*EXERCÍCIOS*.
1) De acordo com a reportagem sobre a barragem de urânio de Caldas, a qual empresa pertence a barragem de rejeitos da unidade?
2) Escreva a continuação da reportagem sobre a barragem de urânio de Caldas, começando após a última frase apresentada.

Primeira barragem de urânio do Brasil: entenda os riscos de rompimento

A primeira barragem de exploração e trabalho de urânio do Brasil, localizada em Caldas, na região Sul de Minas Gerais, não tem garantia de estabilidade, segundo a Agência Nacional de Mineração (ANM). Além disso, um estudo da Universidade Federal de Ouro Preto (Ufop) apontou que um sistema da barragem está comprometido, causando risco de erosão e, consequentemente, de rompimento.

A barragem de rejeitos da unidade pertence às Indústrias Nucleares do Brasil (INB), empresa pública, ligada ao Ministério da Ciência, Tecnologia, Inovações e Comunicações (MCTIC) e que recebe verbas do Governo Federal. A área ocupa um espaço equivalente a cem Maracanãs, contendo lixo radioativo com urânio, tório e rádio.

Ao todo, são cerca de 12,5 mil toneladas de resíduos, que sequer começaram a passar pelo processo de descomissionamento – procedimento para a desativação de uma instalação nuclear ao final de sua vida útil. A medida, inclusive, é um pedido antigo da Justiça.

*TRECHOS DOS DADOS*.

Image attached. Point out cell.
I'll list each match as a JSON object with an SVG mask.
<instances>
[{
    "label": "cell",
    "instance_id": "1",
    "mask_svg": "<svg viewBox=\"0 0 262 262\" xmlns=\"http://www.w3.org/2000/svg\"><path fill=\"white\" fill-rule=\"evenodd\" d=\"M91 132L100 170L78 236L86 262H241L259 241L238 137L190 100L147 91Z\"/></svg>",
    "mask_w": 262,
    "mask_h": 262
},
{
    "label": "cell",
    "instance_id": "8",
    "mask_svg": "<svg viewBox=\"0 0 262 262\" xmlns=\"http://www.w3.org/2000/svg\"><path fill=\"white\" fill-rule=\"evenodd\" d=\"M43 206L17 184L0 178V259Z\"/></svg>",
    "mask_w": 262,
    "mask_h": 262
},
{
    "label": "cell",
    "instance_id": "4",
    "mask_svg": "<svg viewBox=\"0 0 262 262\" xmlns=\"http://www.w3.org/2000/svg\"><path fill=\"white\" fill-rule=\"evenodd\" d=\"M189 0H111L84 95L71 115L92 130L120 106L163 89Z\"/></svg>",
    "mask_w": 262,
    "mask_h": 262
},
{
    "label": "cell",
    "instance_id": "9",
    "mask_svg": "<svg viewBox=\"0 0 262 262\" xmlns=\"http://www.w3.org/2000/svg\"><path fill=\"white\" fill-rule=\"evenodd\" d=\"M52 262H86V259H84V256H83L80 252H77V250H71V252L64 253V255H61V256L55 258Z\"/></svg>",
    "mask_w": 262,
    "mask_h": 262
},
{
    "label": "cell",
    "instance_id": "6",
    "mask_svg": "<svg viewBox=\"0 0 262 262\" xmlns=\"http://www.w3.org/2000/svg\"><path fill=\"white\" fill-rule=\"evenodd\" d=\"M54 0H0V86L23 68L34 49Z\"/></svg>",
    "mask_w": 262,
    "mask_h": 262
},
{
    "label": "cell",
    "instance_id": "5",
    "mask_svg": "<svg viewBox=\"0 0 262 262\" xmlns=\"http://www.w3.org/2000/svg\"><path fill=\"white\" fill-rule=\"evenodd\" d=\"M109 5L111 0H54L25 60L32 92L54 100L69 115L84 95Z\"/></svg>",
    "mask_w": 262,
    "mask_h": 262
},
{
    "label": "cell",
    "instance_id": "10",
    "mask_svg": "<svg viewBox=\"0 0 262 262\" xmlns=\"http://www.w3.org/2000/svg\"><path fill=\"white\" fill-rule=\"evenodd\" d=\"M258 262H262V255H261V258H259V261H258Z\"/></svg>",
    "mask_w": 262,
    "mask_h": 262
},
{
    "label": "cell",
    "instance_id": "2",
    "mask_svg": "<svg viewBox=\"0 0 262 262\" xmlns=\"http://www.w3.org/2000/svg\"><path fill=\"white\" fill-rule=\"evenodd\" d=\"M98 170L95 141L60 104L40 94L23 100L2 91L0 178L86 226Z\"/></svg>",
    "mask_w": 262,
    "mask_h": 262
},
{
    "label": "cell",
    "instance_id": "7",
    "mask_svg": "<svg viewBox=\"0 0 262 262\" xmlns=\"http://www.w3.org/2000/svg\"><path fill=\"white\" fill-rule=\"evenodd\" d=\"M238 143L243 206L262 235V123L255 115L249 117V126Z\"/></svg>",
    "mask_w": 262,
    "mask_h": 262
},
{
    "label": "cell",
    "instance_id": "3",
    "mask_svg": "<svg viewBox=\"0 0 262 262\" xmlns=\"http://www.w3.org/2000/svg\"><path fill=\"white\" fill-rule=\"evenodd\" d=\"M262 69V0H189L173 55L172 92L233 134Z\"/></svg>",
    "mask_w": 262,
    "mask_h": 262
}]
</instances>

*RESPOSTAS POR TAREFA*.
1) Às Indústrias Nucleares do Brasil (INB), empresa pública ligada ao Ministério da Ciência, Tecnologia, Inovações e Comunicações (MCTIC).

2)
Todo esse material começou a ser armazenado a partir de 1982, quando o urânio passou a ser explorado e enviado para a usina de Angra 1, em Angra dos Reis (RJ). Foram 13 anos de acúmulo, até que a atividade foi encerrada, em 1995, por não ser mais “economicamente viável”, conforme a própria INB.

Desde então, a unidade passou a funcionar principalmente de forma administrativa, com o monitoramento constante da radioatividade nas águas que passam pela área e solo da região e com laboratórios de processos e análises ambientais.

Mas com o processo de descontaminação parado, os riscos em caso de rompimento seguem rondando os moradores da região e, recentemente, o Ministério Público Federal (MPF) pediu a criação de um plano emergencial para a barragem.

Mas quais são os riscos na região? Que material é esse? Confira ponto a ponto o que se sabe sobre a barragem de rejeitos e o trabalho da INB em Caldas.

Unidade da INB

A área conta com o parque industrial desativado, bacia de rejeitos e de águas claras, depósito de armazenamento de materiais radioativos (com aproximadamente 12 mil toneladas de torta 2, formada por urânio e tório concentrados), além dos laboratórios de análise e área administrativa.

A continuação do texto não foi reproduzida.